- Brief
Would you reproduce every record exactly, leaving out the pictures?

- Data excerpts
*** Block opens ***

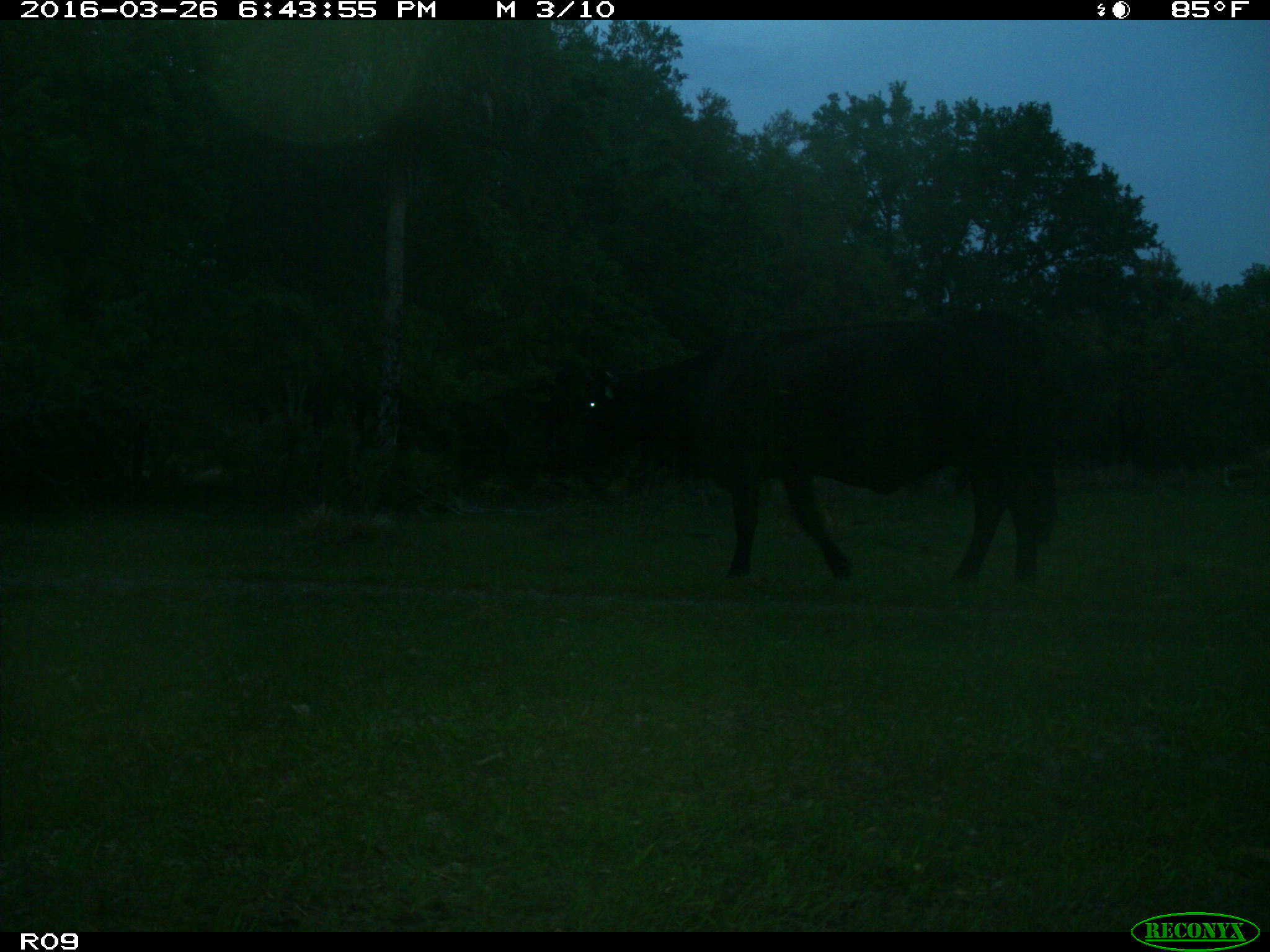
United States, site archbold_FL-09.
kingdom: Animalia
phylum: Chordata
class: Mammalia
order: Artiodactyla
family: Bovidae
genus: Bos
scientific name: Bos taurus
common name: domestic cow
Bos taurus (domestic cow).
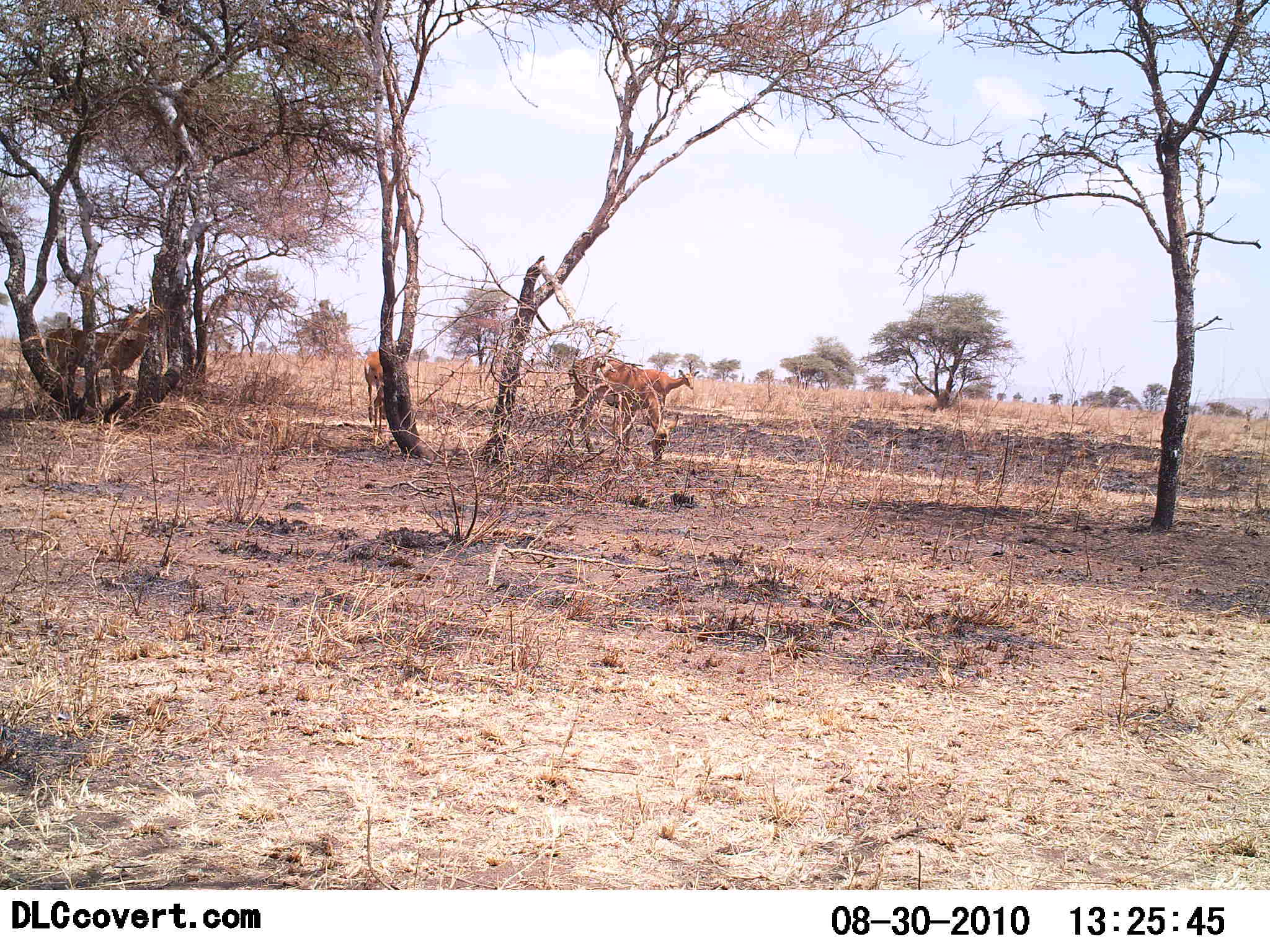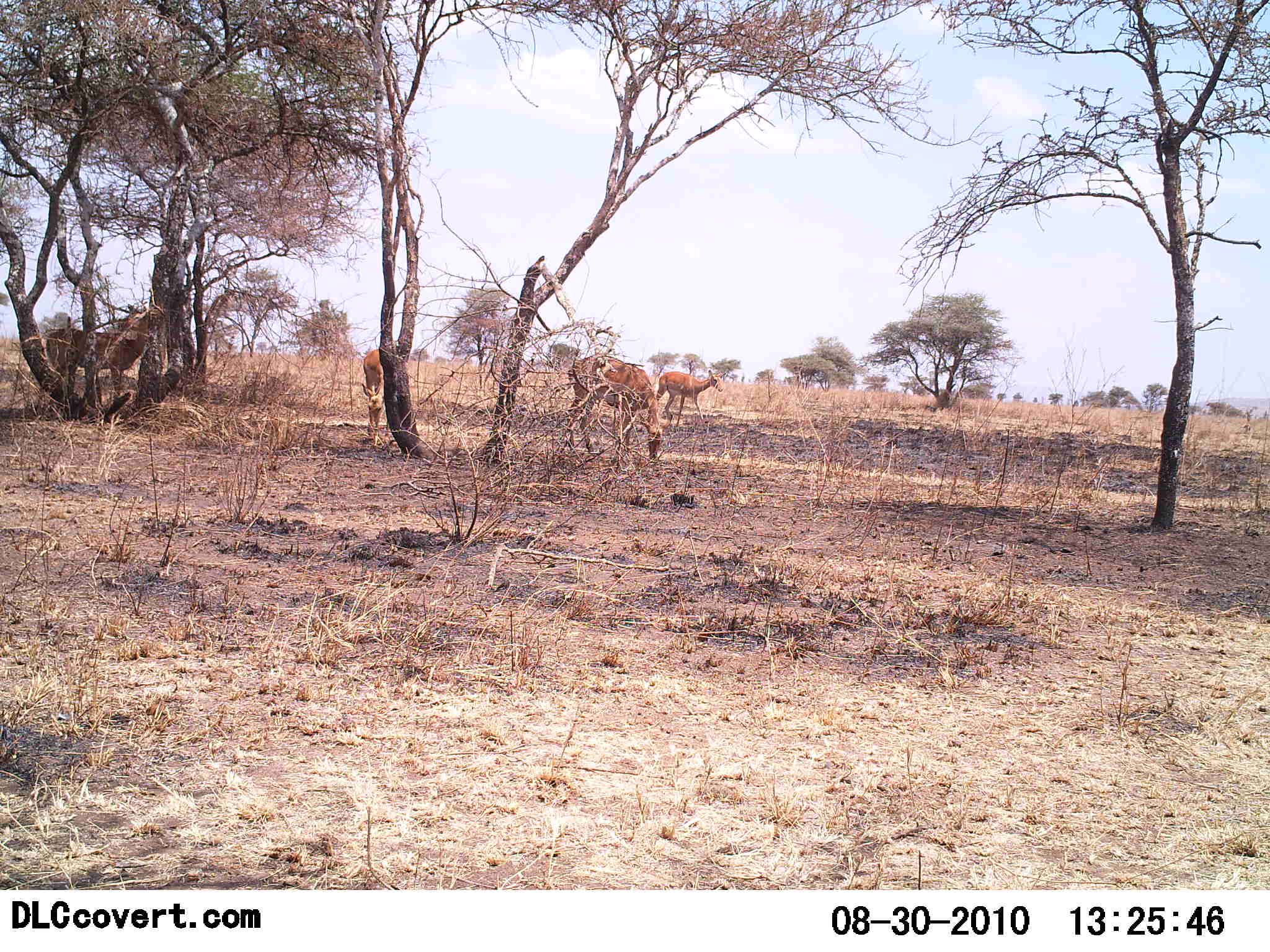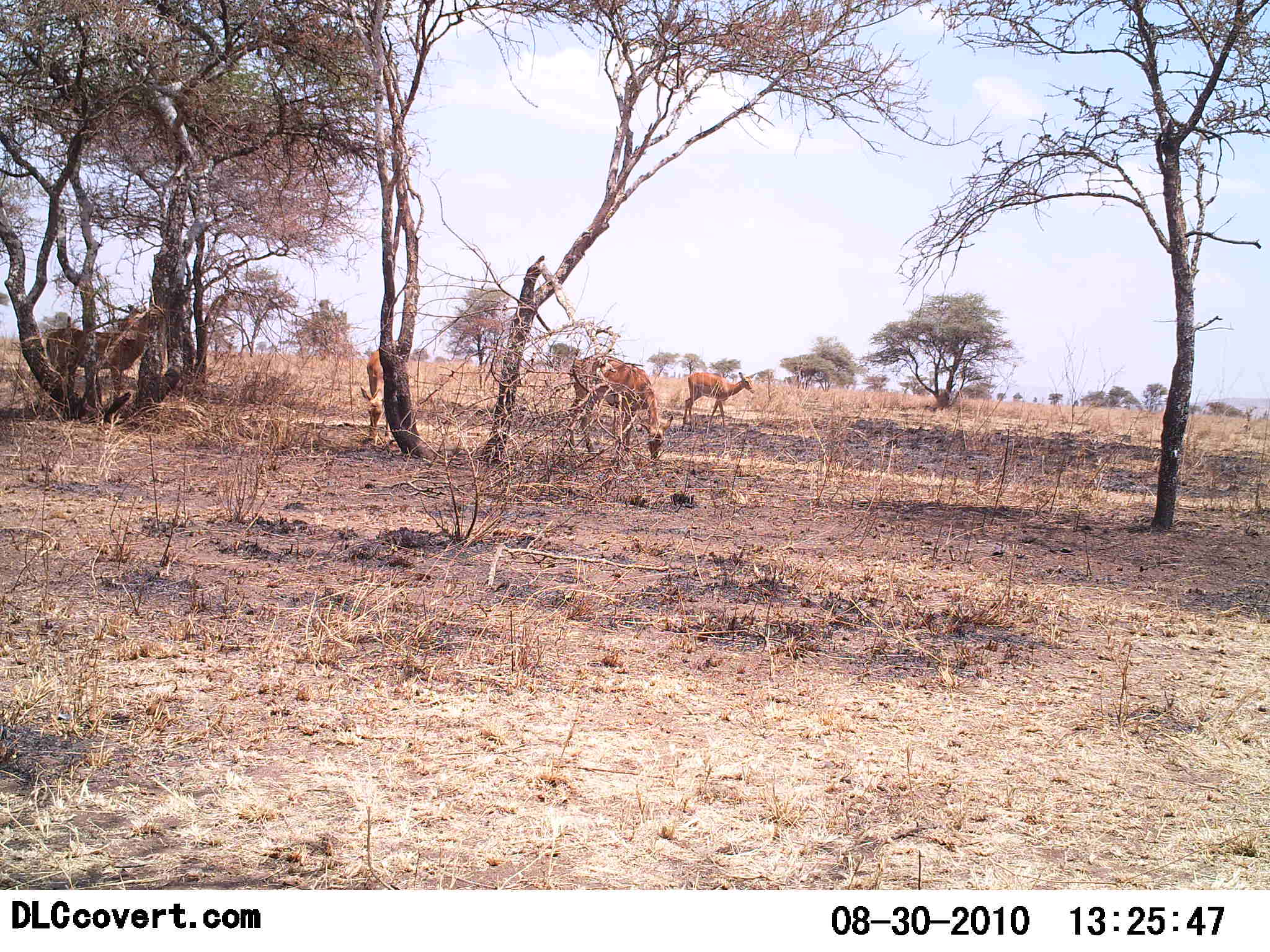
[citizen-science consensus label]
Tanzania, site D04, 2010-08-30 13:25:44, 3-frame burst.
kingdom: Animalia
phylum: Chordata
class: Mammalia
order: Artiodactyla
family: Bovidae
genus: Nanger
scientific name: Nanger granti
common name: grant's gazelle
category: gazellegrants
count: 4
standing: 38%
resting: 0%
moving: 38%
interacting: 0%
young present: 0%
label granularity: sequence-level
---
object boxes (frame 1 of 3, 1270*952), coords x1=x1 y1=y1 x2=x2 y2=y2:
animal: x1=43 y1=311 x2=157 y2=414; x1=566 y1=353 x2=668 y2=461; x1=630 y1=366 x2=701 y2=425; x1=363 y1=351 x2=392 y2=435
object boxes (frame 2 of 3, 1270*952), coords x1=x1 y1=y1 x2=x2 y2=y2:
animal: x1=45 y1=309 x2=157 y2=415; x1=569 y1=355 x2=662 y2=461; x1=646 y1=368 x2=724 y2=428; x1=360 y1=348 x2=389 y2=444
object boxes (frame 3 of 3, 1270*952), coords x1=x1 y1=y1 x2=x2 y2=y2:
animal: x1=565 y1=353 x2=672 y2=461; x1=45 y1=304 x2=150 y2=413; x1=680 y1=372 x2=758 y2=431; x1=359 y1=352 x2=389 y2=437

*** Block closes ***

- Completed task
United States, site archbold_FL-09.
kingdom: Animalia
phylum: Chordata
class: Mammalia
order: Artiodactyla
family: Bovidae
genus: Bos
scientific name: Bos taurus
common name: domestic cow
Bos taurus (domestic cow).
[citizen-science consensus label]
Tanzania, site D04, 2010-08-30 13:25:44, 3-frame burst.
kingdom: Animalia
phylum: Chordata
class: Mammalia
order: Artiodactyla
family: Bovidae
genus: Nanger
scientific name: Nanger granti
common name: grant's gazelle
category: gazellegrants
count: 4
standing: 38%
resting: 0%
moving: 38%
interacting: 0%
young present: 0%
label granularity: sequence-level
---
object boxes (frame 1 of 3, 1270*952), coords x1=x1 y1=y1 x2=x2 y2=y2:
animal: x1=43 y1=311 x2=157 y2=414; x1=566 y1=353 x2=668 y2=461; x1=630 y1=366 x2=701 y2=425; x1=363 y1=351 x2=392 y2=435
object boxes (frame 2 of 3, 1270*952), coords x1=x1 y1=y1 x2=x2 y2=y2:
animal: x1=45 y1=309 x2=157 y2=415; x1=569 y1=355 x2=662 y2=461; x1=646 y1=368 x2=724 y2=428; x1=360 y1=348 x2=389 y2=444
object boxes (frame 3 of 3, 1270*952), coords x1=x1 y1=y1 x2=x2 y2=y2:
animal: x1=565 y1=353 x2=672 y2=461; x1=45 y1=304 x2=150 y2=413; x1=680 y1=372 x2=758 y2=431; x1=359 y1=352 x2=389 y2=437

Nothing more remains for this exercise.